What is being asked: Exactly the lines below starting at the line with "Dębowa Skandynawska Szafka" and ending at the line with "Går av: Rådmann" are wanted, with both ends included. Leave out the pictures and add no other lines.
─── Source data
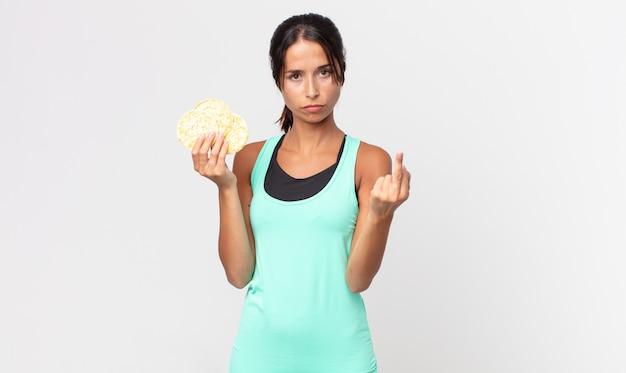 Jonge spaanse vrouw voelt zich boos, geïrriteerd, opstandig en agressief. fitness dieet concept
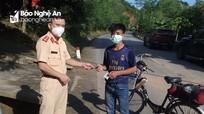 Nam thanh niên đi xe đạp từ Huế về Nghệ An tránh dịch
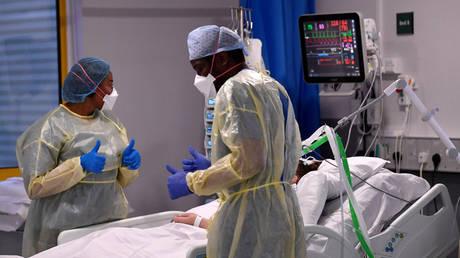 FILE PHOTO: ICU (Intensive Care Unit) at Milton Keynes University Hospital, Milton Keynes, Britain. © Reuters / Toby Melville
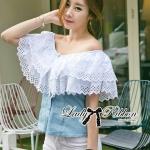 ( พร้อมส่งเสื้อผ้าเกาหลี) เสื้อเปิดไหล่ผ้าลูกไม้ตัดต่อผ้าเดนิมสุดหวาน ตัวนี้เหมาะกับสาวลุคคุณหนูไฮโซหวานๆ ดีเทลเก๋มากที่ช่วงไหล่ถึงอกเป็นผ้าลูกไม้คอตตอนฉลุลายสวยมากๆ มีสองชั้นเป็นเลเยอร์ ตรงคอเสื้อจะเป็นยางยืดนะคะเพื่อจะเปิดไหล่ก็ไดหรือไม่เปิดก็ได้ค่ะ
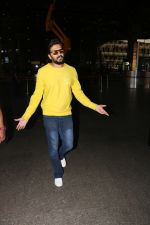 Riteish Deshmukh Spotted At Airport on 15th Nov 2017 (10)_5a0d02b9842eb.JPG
──────
─── Source data
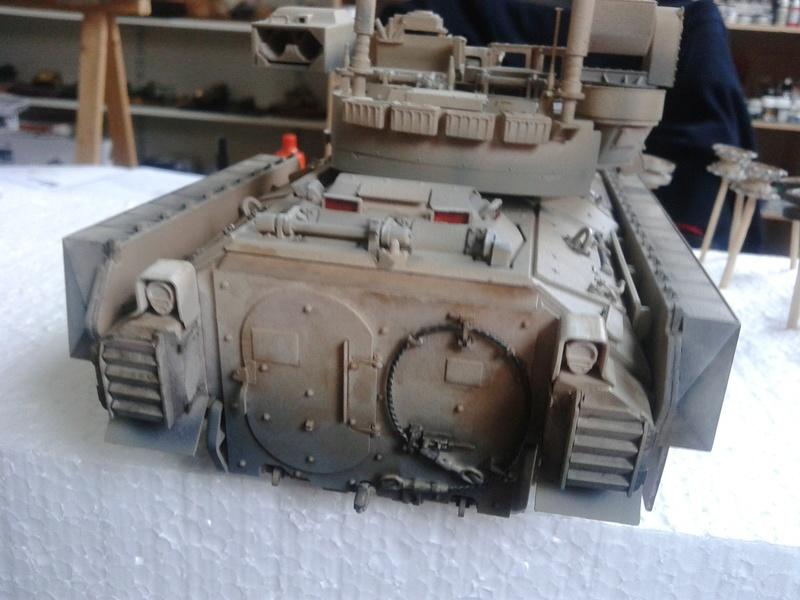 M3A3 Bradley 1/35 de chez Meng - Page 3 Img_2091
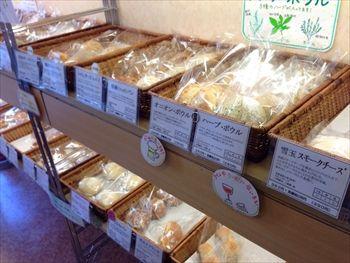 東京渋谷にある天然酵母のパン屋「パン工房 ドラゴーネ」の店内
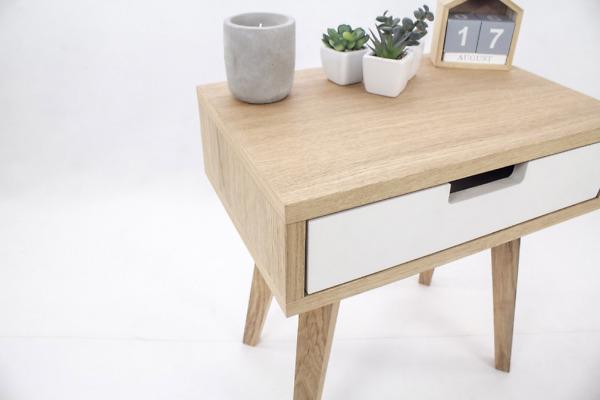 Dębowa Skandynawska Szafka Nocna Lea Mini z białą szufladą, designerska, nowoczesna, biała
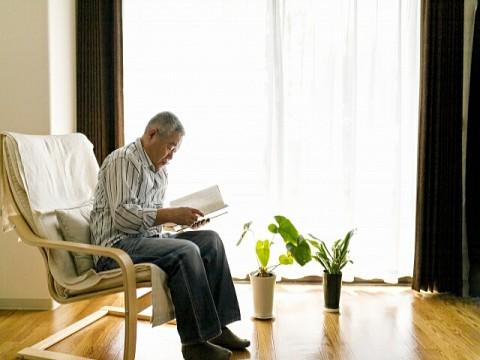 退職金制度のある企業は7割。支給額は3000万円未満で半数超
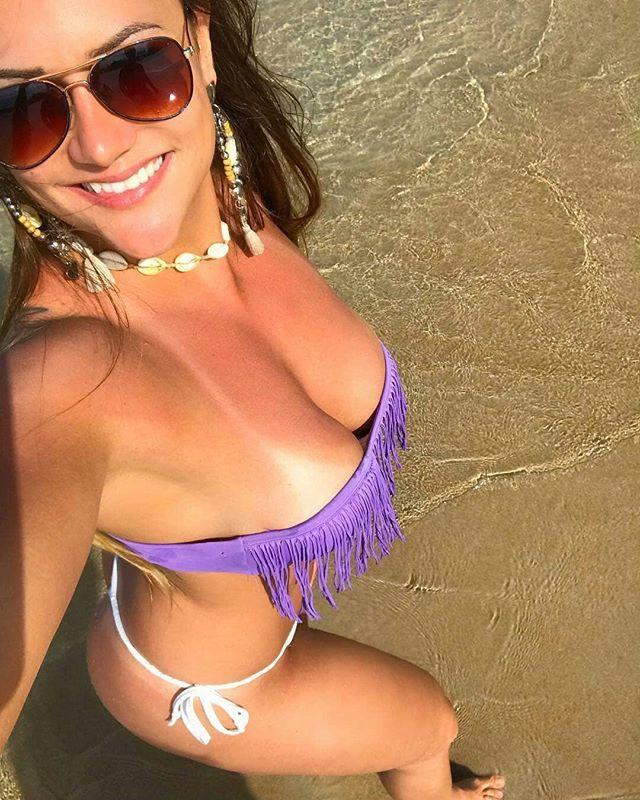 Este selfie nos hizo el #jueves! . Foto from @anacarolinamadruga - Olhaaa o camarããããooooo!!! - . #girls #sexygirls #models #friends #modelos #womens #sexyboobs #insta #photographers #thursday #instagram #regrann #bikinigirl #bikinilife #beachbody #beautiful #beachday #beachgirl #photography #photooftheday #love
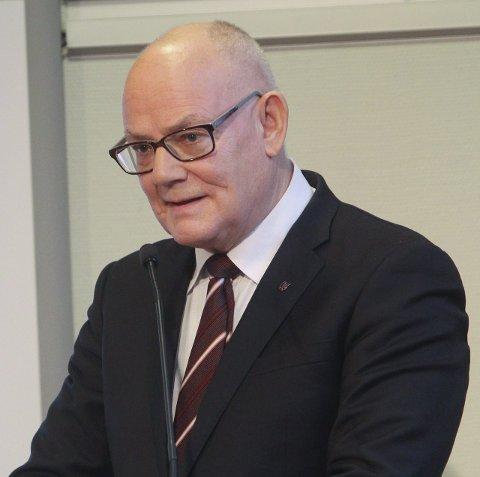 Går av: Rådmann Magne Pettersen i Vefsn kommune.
──────
Result:
 Dębowa Skandynawska Szafka Nocna Lea Mini z białą szufladą, designerska, nowoczesna, biała
 退職金制度のある企業は7割。支給額は3000万円未満で半数超
 Este selfie nos hizo el #jueves! . Foto from @anacarolinamadruga - Olhaaa o camarããããooooo!!! - . #girls #sexygirls #models #friends #modelos #womens #sexyboobs #insta #photographers #thursday #instagram #regrann #bikinigirl #bikinilife #beachbody #beautiful #beachday #beachgirl #photography #photooftheday #love
 Går av: Rådmann Magne Pettersen i Vefsn kommune.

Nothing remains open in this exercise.